» WHAT THE EXERCISE ASKS: In the records below, find the line with "межрайонные (региональные) налоговые" and the line with "управления налоговых полиций"; return exactly those lines and every line between them.

» MATERIAL FOR THIS TASK:
------------------------------------------------------------

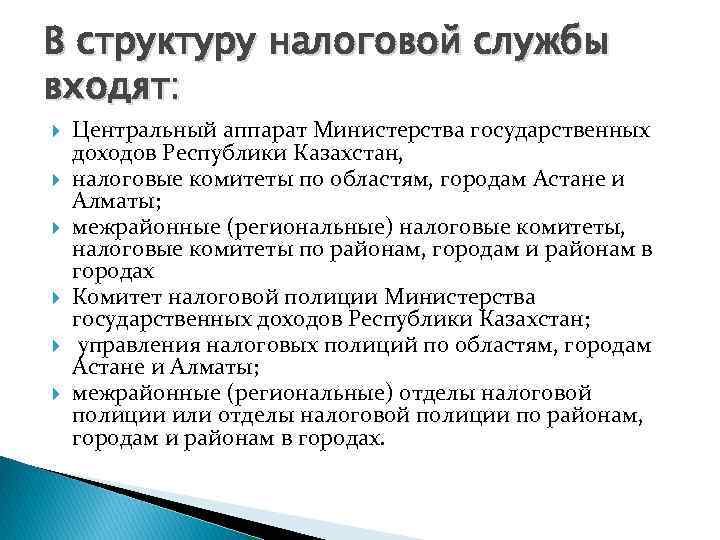 В структуру налоговой службы входят:

Центральный аппарат Министерства государственных доходов Республики Казахстан,

налоговые комитеты по областям, городам Астане и Алматы;

межрайонные (региональные) налоговые комитеты, налоговые комитеты по районам, городам и районам в городах

Комитет налоговой полиции Министерства государственных доходов Республики Казахстан;

управления налоговых полиций по областям, городам Астане и Алматы;

межрайонные (региональные) отделы налоговой полиции или отделы налоговой полиции по районам, городам и районам в городах.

------------------------------------------------------------

» RESPONSE TO THE TASK:
межрайонные (региональные) налоговые комитеты, налоговые комитеты по районам, городам и районам в городах

Комитет налоговой полиции Министерства государственных доходов Республики Казахстан;

управления налоговых полиций по областям, городам Астане и Алматы;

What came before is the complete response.